But that is not where this question ends.  Thomas Jefferson and most of the men who were present at these debates and signed the Declaration were men of the enlightenment.   They were men of ideas, and ideas are not always ... actually almost never ... a reflection of the reality of the moment.  Ideas, by their very nature, are meant to chart, to influence the future, whether in science or in human affairs.

In looking at various writings and notes of Jefferson and others, some researchers have thus concluded that what this phrase relates is their belief that all men and women are created equal in the sight of God.  Yet they were all well-aware that the kingdom of God is not to be found on Earth.  And so. like many ideas, it’s inclusion in the Declaration was meant to be an aspirational statement, something to guide the future of the nation.

In our current age, in which the paucity of ideas is reflected everyday in the halls of Congress, in our schools, and in corporate and government offices throughout the country, it is hard to fathom the age of enlightenment and the role that ideas played in bringing about changes in all areas of human activity.  To understand that Jefferson was neither hypocritical nor schizophrenic when writing “all men are created equal,” but rather a man caught in his time who knew, however, that there was something beyond the exigencies of the present, something larger, that needed expression and preservation.  There was no intellectual dishonesty here.
-*-*-
Written problem 1
Answer these questions about the passage on Jefferson and the Declaration of Independence:
(a) What are ideas, by their very nature, meant to do?
(b) What belief have some researchers concluded the phrase expresses?
(c) Where is the paucity of ideas said to be reflected every day?
Written problem 2
Continue the passage on Jefferson and the Declaration of Independence from its last sentence.

Data
-*-*-
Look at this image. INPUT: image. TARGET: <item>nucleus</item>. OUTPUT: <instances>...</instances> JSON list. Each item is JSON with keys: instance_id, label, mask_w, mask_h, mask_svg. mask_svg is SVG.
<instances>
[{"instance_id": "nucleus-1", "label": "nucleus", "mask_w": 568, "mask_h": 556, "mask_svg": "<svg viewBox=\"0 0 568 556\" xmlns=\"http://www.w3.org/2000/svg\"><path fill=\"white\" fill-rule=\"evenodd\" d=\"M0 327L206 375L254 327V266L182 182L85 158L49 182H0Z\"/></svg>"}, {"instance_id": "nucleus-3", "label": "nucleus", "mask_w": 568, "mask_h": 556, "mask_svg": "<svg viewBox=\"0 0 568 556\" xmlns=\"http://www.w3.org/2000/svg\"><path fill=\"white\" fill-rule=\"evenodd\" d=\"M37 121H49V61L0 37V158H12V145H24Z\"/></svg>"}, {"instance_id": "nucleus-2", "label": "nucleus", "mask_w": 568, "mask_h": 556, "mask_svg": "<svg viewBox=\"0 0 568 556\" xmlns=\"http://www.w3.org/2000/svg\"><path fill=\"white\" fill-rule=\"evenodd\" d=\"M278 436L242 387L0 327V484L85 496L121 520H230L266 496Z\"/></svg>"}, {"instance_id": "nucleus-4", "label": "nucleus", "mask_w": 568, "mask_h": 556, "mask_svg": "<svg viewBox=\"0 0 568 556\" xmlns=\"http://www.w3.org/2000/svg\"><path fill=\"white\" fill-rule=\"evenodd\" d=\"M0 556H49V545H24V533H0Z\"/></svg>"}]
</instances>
-*-*-
Final answer 1
(a) They are meant to chart and influence the future, whether in science or in human affairs.
(b) They concluded that it expresses the belief that all men and women are created equal in the sight of God.
(c) It is reflected in the halls of Congress, in our schools, and in corporate and government offices throughout the country.

Final answer 2
And so the power of the words of the Declaration of Independence remain undiminished.  They should be used to repurpose, to redirect our government and our citizens ... not to something new and unfamiliar, but to something deeply embedded in our founding documents, waiting to be put into action by a nation grounded in social consciousness.

We hold these truths to be self-evident, that all men are created equal, that they are endowed by their Creator with certain unalienable Rights, that among these are Life, Liberty and the pursuit of Happiness.--That to secure these rights, Governments are instituted among Men, deriving their just powers from the consent of the governed . . .”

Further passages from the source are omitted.